On one afternoon recently, a group of three soldiers walked with difficulty into the hospital. The least severely hurt, 28-year-old Artem Dvorskyi, reported an first-person view drone blast had ripped a minor wound in his limb. “War is horrific. My comrade beside me, a fellow soldier, was fatally wounded,” he said. “He collapsed. Then the Russians dropped a second explosive on him.” He added: “All structures in the settlement is demolished. There are UAVs everywhere and casualties. Ours and theirs.”
Dvorskyi explained his squad endured over a month in a forest area close to the city, which Russia has been trying to seize since last year. The only way to get to their location was on foot. Necessary provisions arrived by drone: food and drinking water. A week following he was injured, he traveled 5km (roughly three miles), requiring three hours, to a point where an armoured vehicle was able to pick him up. Upon arrival, a medical staff checked his physical condition. After treatment, a nurse gave him new non-military attire: a shirt and a set of pale denim trousers.
The soldier, 28, said a FPV aerial device caused a minor injury in his leg.
A different casualty, thirty-eight-year-old a serviceman, said a drone blast had resulted in concussion. “I was in a trench shelter. It suddenly became black. I lost sensation any feeling or hear anything,” he said. “I think I was fortunate to remain alive. My cousin has been killed. We face ongoing detonations.” A builder working in Lithuania, he said he had returned to Ukraine and volunteered to fight shortly before Vladimir Putin’s full-scale invasion in early 2022.
A third soldier, a serviceman, had been hit in the back. He groaned as doctors placed him on a bed, took off a stained dressing and cleaned his two-day-old injury from fragments. Wrapped in a foil blanket, he used a mobile phone to call his sister. “A piece of mortar hit me. The cause was a deflected projectile. I’m OK,” he informed her. What were his plans now? “To recover. This may require a few months. Subsequently, to return to my military group. Someone must defend our nation,” he said.
Medical staff treat Taras Mykolaichuk, who was hit in the dorsal area by a fragment of artillery shell.
Over the past years, enemy forces has repeatedly targeted hospitals, clinics, obstetric units and ambulances. Per international monitors, 261 medical personnel have been fatally attacked in almost 2,000 attacks. This subterranean hospital is built from four reinforced shelters, with timber beams, earth and sand placed above reaching the surface. It can withstand impacts from large-caliber projectiles and even multiple eight-kilogram explosive devices dropped by aerial means.

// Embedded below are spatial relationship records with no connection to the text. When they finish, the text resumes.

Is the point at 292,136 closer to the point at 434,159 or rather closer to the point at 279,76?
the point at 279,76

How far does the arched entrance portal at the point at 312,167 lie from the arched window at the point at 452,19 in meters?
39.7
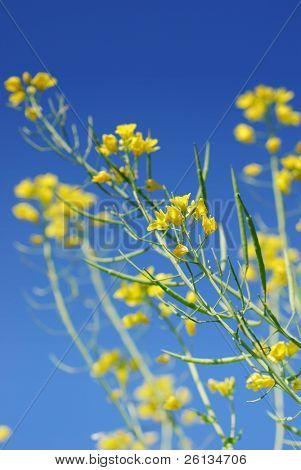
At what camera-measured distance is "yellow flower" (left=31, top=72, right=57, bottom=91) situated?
154 cm

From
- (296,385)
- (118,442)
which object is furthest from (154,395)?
(296,385)

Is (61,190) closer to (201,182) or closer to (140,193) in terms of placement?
(140,193)

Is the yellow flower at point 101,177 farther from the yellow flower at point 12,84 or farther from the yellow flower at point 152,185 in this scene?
the yellow flower at point 12,84

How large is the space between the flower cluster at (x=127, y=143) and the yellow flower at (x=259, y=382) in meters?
0.56

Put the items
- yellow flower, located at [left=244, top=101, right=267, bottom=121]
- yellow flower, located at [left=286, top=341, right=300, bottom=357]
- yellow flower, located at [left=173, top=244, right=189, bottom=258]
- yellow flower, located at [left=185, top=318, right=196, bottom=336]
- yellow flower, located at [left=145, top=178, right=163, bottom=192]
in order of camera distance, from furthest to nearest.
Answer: yellow flower, located at [left=244, top=101, right=267, bottom=121], yellow flower, located at [left=185, top=318, right=196, bottom=336], yellow flower, located at [left=145, top=178, right=163, bottom=192], yellow flower, located at [left=286, top=341, right=300, bottom=357], yellow flower, located at [left=173, top=244, right=189, bottom=258]

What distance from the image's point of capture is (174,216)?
3.13 feet

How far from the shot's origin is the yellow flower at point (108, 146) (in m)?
1.27

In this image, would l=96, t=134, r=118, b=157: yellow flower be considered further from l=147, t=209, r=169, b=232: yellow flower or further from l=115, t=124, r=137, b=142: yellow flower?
l=147, t=209, r=169, b=232: yellow flower

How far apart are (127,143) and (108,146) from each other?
0.14ft

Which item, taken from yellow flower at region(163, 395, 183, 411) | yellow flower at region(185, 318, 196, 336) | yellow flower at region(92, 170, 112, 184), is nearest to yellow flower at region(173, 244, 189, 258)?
yellow flower at region(92, 170, 112, 184)

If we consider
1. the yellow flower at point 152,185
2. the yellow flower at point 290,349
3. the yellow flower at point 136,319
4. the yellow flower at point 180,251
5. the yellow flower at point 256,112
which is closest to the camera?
the yellow flower at point 180,251

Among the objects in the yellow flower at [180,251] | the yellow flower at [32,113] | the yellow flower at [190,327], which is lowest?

The Ukrainian industrial group, which funded the construction, intends to erect twenty facilities in total. The head of Ukraine’s security agency and former defence minister, Rustem Umerov, said they would be “vitally essential for saving the lives of our armed forces and supporting defenders on the battlefront.” The company referred to the initiative as the “most ambitious and challenging” it had implemented after the enemy's military offensive.
One of the facility's surgical rooms.
Holovashchenko, explained some injured personnel had to wait hours or even multiple days before they could be transported due to the danger of air assaults. “Our facility received a pair of severely injured casualties who arrived at the early hours. I had to carry out a double amputation on one of them. The soldier's tourniquet had been applied for such an extended period there was no alternative.” What is his method with traumatic operations? “My career in healthcare for two decades. One must concentrate,” he said.

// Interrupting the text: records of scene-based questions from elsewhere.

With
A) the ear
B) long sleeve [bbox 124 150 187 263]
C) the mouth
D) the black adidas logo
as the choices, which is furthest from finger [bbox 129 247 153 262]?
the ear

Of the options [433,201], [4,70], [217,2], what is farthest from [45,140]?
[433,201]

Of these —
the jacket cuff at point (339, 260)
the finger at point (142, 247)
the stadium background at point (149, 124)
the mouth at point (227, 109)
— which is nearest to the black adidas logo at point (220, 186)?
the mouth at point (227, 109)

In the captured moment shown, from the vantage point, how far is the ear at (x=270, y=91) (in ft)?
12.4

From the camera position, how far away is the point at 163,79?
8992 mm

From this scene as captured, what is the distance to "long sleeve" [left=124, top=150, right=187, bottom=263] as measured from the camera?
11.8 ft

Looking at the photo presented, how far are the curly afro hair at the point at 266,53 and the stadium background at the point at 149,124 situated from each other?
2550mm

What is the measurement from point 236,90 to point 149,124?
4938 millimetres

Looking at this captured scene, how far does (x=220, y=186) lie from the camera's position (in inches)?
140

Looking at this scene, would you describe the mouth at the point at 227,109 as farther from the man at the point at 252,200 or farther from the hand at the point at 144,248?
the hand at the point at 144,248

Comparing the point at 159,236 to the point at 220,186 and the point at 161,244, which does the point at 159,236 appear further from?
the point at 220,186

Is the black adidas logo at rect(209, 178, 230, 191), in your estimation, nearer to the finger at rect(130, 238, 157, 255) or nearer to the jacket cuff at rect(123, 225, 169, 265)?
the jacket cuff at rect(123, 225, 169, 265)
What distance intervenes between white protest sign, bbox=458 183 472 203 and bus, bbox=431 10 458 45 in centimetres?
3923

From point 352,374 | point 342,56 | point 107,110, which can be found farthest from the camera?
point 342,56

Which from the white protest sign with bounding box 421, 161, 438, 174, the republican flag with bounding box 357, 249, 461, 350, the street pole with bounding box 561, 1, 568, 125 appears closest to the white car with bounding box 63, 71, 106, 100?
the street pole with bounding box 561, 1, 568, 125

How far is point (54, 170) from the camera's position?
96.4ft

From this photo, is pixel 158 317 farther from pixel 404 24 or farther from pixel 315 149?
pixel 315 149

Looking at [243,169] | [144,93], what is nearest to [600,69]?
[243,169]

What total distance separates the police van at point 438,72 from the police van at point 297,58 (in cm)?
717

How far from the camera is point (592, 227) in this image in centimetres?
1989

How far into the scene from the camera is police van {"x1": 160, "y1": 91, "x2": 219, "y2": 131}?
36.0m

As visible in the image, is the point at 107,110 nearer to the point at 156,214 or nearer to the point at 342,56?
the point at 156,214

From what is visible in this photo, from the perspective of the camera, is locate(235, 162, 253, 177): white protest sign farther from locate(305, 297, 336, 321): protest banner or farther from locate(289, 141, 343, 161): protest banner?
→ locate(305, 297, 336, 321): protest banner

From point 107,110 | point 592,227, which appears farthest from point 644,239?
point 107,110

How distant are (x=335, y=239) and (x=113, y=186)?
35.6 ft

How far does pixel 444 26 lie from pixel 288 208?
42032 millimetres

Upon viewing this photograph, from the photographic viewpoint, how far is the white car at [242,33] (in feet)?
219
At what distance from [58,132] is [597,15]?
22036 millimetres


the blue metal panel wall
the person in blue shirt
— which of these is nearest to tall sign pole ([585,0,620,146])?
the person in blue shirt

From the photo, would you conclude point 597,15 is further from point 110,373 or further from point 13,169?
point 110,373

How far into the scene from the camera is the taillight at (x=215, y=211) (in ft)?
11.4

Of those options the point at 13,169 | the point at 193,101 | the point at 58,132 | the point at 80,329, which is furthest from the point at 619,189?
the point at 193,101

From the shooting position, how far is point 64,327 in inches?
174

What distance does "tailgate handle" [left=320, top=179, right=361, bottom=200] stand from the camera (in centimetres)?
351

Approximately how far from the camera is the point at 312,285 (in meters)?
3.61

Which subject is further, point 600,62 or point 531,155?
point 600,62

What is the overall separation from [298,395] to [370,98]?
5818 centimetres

Orderlies transported Mykolaichuk up the tunnel and into an ambulance. The transport was parked under a shrub. He and the two other soldiers were taken to the city of a major city for additional medical care. The subterranean hospital staff paused for rest. The hospital’s orange feline, Vasilevs, padded toward the doorway to await the next arrivals. “We are open around the clock,” Holovashchenko stated. “It doesn’t stop.”